_Your objective:_
Extract every line of the material that holds the string "Tanzania".

_Listed entries:_
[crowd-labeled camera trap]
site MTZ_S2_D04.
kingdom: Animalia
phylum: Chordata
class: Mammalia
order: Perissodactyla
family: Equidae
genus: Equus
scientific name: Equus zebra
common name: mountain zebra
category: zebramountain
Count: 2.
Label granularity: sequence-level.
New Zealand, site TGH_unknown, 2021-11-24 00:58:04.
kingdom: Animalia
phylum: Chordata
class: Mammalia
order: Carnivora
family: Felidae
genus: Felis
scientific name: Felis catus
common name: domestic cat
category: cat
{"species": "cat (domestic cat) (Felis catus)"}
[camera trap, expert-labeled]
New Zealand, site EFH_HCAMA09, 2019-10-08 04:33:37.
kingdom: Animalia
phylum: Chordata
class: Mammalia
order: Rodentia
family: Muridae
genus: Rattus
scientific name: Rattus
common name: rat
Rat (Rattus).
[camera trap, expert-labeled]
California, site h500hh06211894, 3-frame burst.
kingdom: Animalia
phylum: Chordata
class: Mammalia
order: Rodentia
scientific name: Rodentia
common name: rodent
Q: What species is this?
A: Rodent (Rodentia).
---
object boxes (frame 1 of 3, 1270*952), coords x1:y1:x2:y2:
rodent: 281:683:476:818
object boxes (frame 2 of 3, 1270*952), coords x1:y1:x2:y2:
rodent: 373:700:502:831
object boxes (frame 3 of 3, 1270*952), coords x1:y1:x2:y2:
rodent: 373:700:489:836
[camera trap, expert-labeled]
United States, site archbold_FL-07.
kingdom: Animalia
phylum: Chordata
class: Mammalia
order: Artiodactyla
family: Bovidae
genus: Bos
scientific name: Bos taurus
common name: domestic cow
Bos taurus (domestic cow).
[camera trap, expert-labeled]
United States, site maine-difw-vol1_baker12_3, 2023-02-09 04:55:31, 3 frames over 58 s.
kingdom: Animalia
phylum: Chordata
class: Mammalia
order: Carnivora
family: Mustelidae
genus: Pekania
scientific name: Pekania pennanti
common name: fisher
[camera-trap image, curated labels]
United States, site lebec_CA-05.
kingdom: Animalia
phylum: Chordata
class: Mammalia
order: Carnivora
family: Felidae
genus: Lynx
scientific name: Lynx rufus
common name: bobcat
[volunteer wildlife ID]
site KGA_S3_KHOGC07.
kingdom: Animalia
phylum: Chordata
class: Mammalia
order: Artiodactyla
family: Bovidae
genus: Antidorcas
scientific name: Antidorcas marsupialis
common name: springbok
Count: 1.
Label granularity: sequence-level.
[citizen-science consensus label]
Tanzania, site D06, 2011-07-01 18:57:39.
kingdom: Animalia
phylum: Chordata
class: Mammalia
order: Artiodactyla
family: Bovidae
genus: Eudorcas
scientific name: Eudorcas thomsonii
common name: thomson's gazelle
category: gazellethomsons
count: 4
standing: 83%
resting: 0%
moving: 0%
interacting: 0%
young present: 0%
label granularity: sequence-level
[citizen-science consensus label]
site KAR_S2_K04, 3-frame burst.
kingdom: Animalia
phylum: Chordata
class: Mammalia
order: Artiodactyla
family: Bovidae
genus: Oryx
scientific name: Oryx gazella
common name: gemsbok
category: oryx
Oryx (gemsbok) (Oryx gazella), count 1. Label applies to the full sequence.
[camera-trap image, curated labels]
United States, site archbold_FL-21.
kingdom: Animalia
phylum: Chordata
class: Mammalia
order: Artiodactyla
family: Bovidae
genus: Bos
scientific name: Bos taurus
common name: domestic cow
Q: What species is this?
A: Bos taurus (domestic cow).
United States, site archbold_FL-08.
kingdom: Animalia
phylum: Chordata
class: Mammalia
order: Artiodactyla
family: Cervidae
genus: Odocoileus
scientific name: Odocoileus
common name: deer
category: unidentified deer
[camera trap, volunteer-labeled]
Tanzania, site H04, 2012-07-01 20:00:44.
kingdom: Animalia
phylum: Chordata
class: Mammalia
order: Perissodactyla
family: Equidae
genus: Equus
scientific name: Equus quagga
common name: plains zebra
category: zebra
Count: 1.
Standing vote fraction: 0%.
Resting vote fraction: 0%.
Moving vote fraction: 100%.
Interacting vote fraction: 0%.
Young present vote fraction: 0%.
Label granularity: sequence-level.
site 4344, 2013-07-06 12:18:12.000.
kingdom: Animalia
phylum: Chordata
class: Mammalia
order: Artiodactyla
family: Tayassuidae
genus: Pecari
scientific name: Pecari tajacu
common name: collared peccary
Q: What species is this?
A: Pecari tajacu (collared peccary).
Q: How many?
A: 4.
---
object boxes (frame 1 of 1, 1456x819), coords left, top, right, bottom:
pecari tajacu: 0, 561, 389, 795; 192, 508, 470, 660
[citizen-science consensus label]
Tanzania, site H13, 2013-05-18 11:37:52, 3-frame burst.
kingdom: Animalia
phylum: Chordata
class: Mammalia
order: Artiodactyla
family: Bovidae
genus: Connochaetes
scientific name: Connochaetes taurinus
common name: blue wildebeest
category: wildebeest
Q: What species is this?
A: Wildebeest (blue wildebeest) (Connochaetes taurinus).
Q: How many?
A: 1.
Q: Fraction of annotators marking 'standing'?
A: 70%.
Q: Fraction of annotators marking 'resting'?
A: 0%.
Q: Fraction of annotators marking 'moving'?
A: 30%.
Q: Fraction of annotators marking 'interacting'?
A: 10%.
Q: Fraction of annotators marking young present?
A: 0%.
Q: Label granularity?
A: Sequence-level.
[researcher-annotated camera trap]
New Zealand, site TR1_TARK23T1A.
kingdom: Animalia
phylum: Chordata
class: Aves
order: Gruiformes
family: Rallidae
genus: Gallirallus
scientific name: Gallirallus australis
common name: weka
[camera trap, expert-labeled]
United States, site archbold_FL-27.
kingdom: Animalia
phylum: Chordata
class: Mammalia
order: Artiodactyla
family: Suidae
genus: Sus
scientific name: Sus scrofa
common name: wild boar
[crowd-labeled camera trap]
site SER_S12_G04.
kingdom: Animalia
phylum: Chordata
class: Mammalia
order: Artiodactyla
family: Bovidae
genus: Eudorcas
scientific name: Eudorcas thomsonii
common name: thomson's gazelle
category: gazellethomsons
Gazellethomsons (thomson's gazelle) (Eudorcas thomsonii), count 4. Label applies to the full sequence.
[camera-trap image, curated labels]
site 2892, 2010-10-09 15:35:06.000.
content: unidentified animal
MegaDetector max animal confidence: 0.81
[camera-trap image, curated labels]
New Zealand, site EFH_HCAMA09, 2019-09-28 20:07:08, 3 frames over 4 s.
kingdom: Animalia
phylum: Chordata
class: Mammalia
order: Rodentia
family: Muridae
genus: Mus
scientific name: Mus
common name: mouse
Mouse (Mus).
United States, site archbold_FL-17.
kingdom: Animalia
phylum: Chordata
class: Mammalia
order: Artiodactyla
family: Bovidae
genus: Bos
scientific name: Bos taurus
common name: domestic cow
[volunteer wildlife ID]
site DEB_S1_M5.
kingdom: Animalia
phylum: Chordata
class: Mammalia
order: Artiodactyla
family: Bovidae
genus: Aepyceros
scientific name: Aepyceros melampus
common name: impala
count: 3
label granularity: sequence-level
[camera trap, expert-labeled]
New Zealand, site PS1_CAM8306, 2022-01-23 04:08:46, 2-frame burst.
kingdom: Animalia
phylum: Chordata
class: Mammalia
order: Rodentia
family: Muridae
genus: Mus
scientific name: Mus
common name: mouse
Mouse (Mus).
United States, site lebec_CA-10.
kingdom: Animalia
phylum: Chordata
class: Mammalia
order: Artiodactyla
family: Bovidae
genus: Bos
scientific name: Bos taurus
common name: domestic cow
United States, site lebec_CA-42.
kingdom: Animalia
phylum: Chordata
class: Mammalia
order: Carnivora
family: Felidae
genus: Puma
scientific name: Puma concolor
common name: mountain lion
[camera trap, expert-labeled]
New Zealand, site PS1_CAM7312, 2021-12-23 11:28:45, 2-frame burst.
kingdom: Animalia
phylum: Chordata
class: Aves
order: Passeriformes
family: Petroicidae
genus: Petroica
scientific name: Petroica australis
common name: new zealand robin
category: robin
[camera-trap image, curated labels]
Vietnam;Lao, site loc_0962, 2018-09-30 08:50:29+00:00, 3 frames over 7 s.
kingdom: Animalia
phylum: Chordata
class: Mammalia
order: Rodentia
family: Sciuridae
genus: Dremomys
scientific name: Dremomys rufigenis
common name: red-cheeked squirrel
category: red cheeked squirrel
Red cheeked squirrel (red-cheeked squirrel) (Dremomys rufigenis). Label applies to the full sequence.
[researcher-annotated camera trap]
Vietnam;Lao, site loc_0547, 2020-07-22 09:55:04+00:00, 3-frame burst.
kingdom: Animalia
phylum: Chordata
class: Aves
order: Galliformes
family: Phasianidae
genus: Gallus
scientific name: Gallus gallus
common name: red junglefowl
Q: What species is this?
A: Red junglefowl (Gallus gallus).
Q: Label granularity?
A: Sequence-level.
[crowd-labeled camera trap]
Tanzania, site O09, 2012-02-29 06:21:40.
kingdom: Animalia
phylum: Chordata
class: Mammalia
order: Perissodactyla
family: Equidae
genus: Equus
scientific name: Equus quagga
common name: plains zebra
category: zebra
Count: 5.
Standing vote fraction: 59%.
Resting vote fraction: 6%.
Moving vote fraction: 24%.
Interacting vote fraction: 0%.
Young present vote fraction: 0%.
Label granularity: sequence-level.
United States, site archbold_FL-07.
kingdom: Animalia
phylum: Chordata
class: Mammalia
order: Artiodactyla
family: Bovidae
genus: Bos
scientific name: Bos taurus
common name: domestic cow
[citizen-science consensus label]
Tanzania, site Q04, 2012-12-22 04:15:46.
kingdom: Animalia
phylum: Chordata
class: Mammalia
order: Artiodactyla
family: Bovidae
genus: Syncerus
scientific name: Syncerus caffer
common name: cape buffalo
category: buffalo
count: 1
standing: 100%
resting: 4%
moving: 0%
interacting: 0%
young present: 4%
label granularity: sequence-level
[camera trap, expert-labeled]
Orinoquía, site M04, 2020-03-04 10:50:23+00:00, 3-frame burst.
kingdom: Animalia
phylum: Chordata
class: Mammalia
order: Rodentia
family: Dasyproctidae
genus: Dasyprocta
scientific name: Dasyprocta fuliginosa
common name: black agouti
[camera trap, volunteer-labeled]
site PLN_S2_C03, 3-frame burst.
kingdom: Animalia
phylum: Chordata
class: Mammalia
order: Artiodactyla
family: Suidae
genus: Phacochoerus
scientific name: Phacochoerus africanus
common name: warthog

_Solution to the exercise:_
Tanzania, site D06, 2011-07-01 18:57:39.
Tanzania, site H04, 2012-07-01 20:00:44.
Tanzania, site H13, 2013-05-18 11:37:52, 3-frame burst.
Tanzania, site O09, 2012-02-29 06:21:40.
Tanzania, site Q04, 2012-12-22 04:15:46.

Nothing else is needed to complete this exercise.